There's a widespread notion that existing cities are at a disadvantage. They will never be able to retrofit their aging infrastructure to be truly smart, goes the meme. It will be too expensive.
Here's an article that implies a different conclusion. Yes, greenfields projects can embed smartness in everything. But it pays to remember that they have to build everything from scratch. Whereas brownfields projects already have a lot of infrastructure in place. All that's needed is the imagination to reimagine and repurpose that infrastructure. The article cited below gives numerous examples. -- Jesse Berst
Urban design director Scott Burnham talks about city officials joining forces with engineers and corporate R&D teams to "reprogram" existing city infrastructures. He lists numerous examples in the article in Green Futures magazine. Here are three:
- Access to clean drinking water is a problem for villagers living on the outskirts of Lima, Peru.

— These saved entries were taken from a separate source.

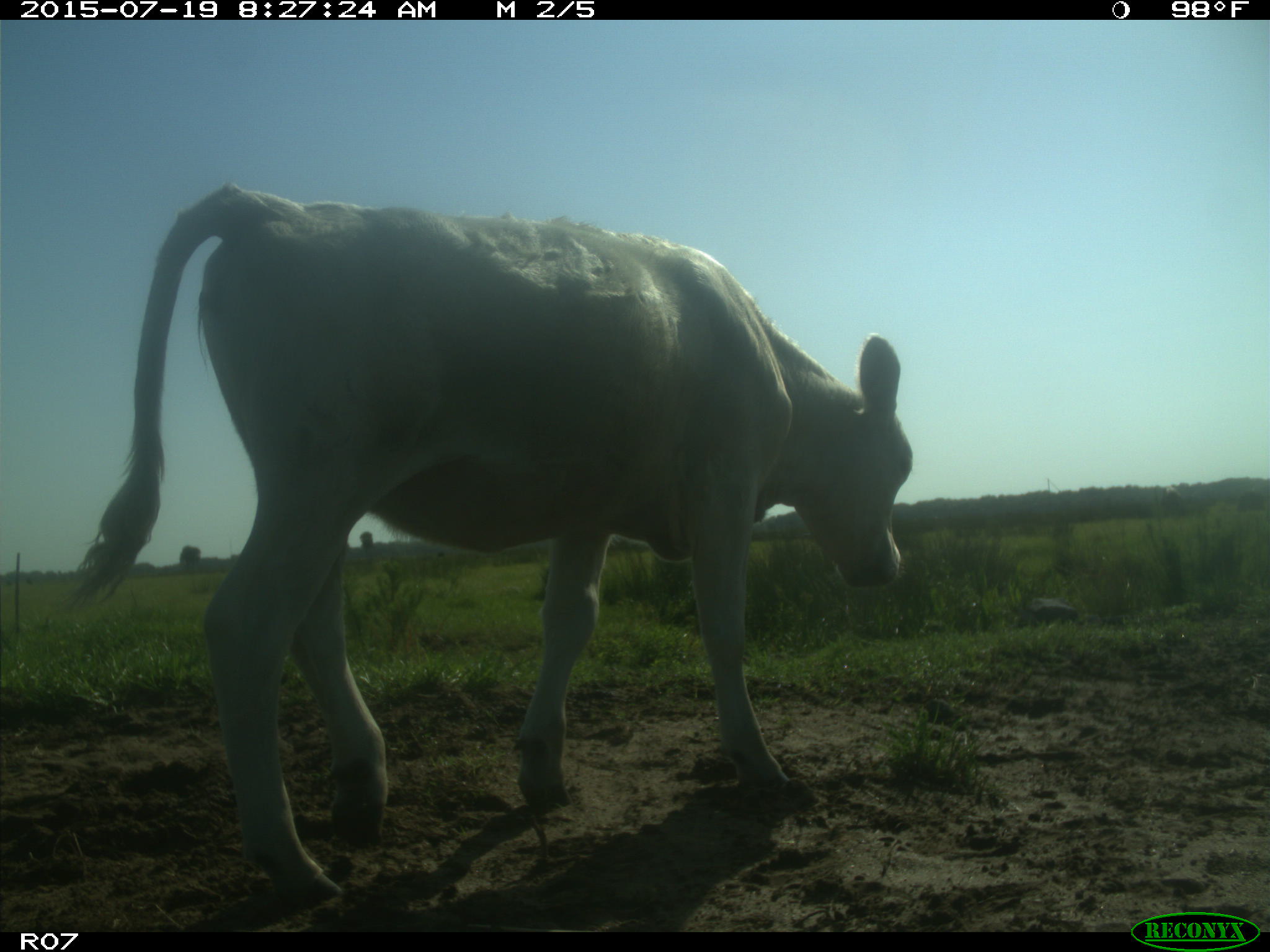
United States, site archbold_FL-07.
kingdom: Animalia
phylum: Chordata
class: Mammalia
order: Artiodactyla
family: Bovidae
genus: Bos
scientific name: Bos taurus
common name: domestic cow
Bos taurus (domestic cow).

Engineers at a local university took up the challenge, installing a humidity collector and water purifier atop a billboard. According to the article, it can produce 96 liters of clean drinking water daily. The water flows down a pipe to a tap at the base of the billboard.
- Sunlight is limited for six months a year for the residents of Umea, a Swedish town. The lack of natural light can take a toll on residents' mental and physical health. The local energy company saw an opportunity to provide an energy boost for the city's many bus riders. It replaced lights in 30 bus stops with UV light therapy tubes powered by solar energy.
- Some 250 old-style payphone boxes in New York City have been repurposed as information point touchscreens in a partnership between the city, City 24/7 and Cisco, a Smart Cities Council Lead Partner. A passerby can tap the screen to find the nearest park or library; they can also be used as communications tools during emergencies.